• **REQUIRED ACTION**
Could the data below be copied out in full, word for word?

• **DATA SUPPLIED**
****************************************
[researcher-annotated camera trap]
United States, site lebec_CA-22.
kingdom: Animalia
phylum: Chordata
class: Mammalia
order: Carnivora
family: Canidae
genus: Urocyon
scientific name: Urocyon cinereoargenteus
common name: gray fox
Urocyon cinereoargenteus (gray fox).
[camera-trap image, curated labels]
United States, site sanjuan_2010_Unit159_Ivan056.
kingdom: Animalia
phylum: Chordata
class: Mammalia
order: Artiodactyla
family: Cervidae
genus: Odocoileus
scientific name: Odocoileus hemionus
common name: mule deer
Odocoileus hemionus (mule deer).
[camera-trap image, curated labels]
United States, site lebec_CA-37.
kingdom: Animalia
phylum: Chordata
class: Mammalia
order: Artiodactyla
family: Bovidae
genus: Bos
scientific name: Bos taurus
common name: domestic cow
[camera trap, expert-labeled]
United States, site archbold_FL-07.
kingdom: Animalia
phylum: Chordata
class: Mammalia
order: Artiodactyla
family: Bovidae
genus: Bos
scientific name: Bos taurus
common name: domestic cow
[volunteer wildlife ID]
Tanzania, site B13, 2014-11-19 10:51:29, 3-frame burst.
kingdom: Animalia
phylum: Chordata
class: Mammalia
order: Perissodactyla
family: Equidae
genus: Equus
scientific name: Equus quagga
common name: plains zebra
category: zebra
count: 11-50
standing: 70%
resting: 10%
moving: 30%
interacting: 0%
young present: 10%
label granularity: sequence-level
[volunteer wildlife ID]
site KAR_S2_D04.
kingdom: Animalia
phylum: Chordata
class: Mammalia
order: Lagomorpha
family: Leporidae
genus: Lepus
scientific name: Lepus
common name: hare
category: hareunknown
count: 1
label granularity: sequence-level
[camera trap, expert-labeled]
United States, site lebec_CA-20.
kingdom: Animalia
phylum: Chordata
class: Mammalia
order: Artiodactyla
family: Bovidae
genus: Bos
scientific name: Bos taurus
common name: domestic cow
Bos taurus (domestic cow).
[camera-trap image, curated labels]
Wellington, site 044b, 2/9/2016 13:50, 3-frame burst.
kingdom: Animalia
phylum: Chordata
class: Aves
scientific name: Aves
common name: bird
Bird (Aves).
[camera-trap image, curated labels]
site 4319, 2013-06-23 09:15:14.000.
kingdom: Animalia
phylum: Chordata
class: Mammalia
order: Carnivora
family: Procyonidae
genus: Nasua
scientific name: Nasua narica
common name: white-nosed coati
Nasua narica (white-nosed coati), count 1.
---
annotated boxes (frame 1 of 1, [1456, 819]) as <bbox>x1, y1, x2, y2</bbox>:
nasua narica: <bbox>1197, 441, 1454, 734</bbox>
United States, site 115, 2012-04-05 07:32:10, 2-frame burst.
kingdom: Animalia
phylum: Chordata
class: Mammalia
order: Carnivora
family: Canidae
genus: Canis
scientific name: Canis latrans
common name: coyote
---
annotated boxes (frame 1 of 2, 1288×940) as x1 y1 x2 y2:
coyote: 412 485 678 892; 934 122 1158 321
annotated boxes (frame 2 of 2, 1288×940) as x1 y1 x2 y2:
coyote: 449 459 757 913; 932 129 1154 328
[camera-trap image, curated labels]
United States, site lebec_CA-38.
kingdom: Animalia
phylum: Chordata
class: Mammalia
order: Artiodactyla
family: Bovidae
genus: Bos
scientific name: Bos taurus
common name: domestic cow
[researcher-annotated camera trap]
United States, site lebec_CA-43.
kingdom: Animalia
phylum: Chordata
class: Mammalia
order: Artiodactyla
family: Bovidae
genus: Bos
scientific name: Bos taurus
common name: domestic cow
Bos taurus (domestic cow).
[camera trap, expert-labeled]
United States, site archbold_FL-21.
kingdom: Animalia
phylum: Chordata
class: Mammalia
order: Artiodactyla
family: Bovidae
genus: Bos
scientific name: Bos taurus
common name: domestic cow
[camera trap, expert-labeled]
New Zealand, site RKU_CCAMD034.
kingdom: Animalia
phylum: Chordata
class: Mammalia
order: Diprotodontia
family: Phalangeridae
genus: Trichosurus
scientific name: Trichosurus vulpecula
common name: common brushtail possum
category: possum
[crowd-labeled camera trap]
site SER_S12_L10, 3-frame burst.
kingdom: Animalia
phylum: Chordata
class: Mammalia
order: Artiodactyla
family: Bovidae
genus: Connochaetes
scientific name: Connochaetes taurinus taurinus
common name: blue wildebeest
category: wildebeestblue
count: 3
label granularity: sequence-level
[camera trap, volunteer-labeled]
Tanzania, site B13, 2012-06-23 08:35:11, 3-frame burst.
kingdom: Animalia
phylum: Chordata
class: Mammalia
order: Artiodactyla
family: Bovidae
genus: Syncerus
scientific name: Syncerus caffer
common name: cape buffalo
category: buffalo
****************************************
• **ANSWER FOR THE TASK**
[researcher-annotated camera trap]
United States, site lebec_CA-22.
kingdom: Animalia
phylum: Chordata
class: Mammalia
order: Carnivora
family: Canidae
genus: Urocyon
scientific name: Urocyon cinereoargenteus
common name: gray fox
Urocyon cinereoargenteus (gray fox).
[camera-trap image, curated labels]
United States, site sanjuan_2010_Unit159_Ivan056.
kingdom: Animalia
phylum: Chordata
class: Mammalia
order: Artiodactyla
family: Cervidae
genus: Odocoileus
scientific name: Odocoileus hemionus
common name: mule deer
Odocoileus hemionus (mule deer).
[camera-trap image, curated labels]
United States, site lebec_CA-37.
kingdom: Animalia
phylum: Chordata
class: Mammalia
order: Artiodactyla
family: Bovidae
genus: Bos
scientific name: Bos taurus
common name: domestic cow
[camera trap, expert-labeled]
United States, site archbold_FL-07.
kingdom: Animalia
phylum: Chordata
class: Mammalia
order: Artiodactyla
family: Bovidae
genus: Bos
scientific name: Bos taurus
common name: domestic cow
[volunteer wildlife ID]
Tanzania, site B13, 2014-11-19 10:51:29, 3-frame burst.
kingdom: Animalia
phylum: Chordata
class: Mammalia
order: Perissodactyla
family: Equidae
genus: Equus
scientific name: Equus quagga
common name: plains zebra
category: zebra
count: 11-50
standing: 70%
resting: 10%
moving: 30%
interacting: 0%
young present: 10%
label granularity: sequence-level
[volunteer wildlife ID]
site KAR_S2_D04.
kingdom: Animalia
phylum: Chordata
class: Mammalia
order: Lagomorpha
family: Leporidae
genus: Lepus
scientific name: Lepus
common name: hare
category: hareunknown
count: 1
label granularity: sequence-level
[camera trap, expert-labeled]
United States, site lebec_CA-20.
kingdom: Animalia
phylum: Chordata
class: Mammalia
order: Artiodactyla
family: Bovidae
genus: Bos
scientific name: Bos taurus
common name: domestic cow
Bos taurus (domestic cow).
[camera-trap image, curated labels]
Wellington, site 044b, 2/9/2016 13:50, 3-frame burst.
kingdom: Animalia
phylum: Chordata
class: Aves
scientific name: Aves
common name: bird
Bird (Aves).
[camera-trap image, curated labels]
site 4319, 2013-06-23 09:15:14.000.
kingdom: Animalia
phylum: Chordata
class: Mammalia
order: Carnivora
family: Procyonidae
genus: Nasua
scientific name: Nasua narica
common name: white-nosed coati
Nasua narica (white-nosed coati), count 1.
---
annotated boxes (frame 1 of 1, [1456, 819]) as <bbox>x1, y1, x2, y2</bbox>:
nasua narica: <bbox>1197, 441, 1454, 734</bbox>
United States, site 115, 2012-04-05 07:32:10, 2-frame burst.
kingdom: Animalia
phylum: Chordata
class: Mammalia
order: Carnivora
family: Canidae
genus: Canis
scientific name: Canis latrans
common name: coyote
---
annotated boxes (frame 1 of 2, 1288×940) as x1 y1 x2 y2:
coyote: 412 485 678 892; 934 122 1158 321
annotated boxes (frame 2 of 2, 1288×940) as x1 y1 x2 y2:
coyote: 449 459 757 913; 932 129 1154 328
[camera-trap image, curated labels]
United States, site lebec_CA-38.
kingdom: Animalia
phylum: Chordata
class: Mammalia
order: Artiodactyla
family: Bovidae
genus: Bos
scientific name: Bos taurus
common name: domestic cow
[researcher-annotated camera trap]
United States, site lebec_CA-43.
kingdom: Animalia
phylum: Chordata
class: Mammalia
order: Artiodactyla
family: Bovidae
genus: Bos
scientific name: Bos taurus
common name: domestic cow
Bos taurus (domestic cow).
[camera trap, expert-labeled]
United States, site archbold_FL-21.
kingdom: Animalia
phylum: Chordata
class: Mammalia
order: Artiodactyla
family: Bovidae
genus: Bos
scientific name: Bos taurus
common name: domestic cow
[camera trap, expert-labeled]
New Zealand, site RKU_CCAMD034.
kingdom: Animalia
phylum: Chordata
class: Mammalia
order: Diprotodontia
family: Phalangeridae
genus: Trichosurus
scientific name: Trichosurus vulpecula
common name: common brushtail possum
category: possum
[crowd-labeled camera trap]
site SER_S12_L10, 3-frame burst.
kingdom: Animalia
phylum: Chordata
class: Mammalia
order: Artiodactyla
family: Bovidae
genus: Connochaetes
scientific name: Connochaetes taurinus taurinus
common name: blue wildebeest
category: wildebeestblue
count: 3
label granularity: sequence-level
[camera trap, volunteer-labeled]
Tanzania, site B13, 2012-06-23 08:35:11, 3-frame burst.
kingdom: Animalia
phylum: Chordata
class: Mammalia
order: Artiodactyla
family: Bovidae
genus: Syncerus
scientific name: Syncerus caffer
common name: cape buffalo
category: buffalo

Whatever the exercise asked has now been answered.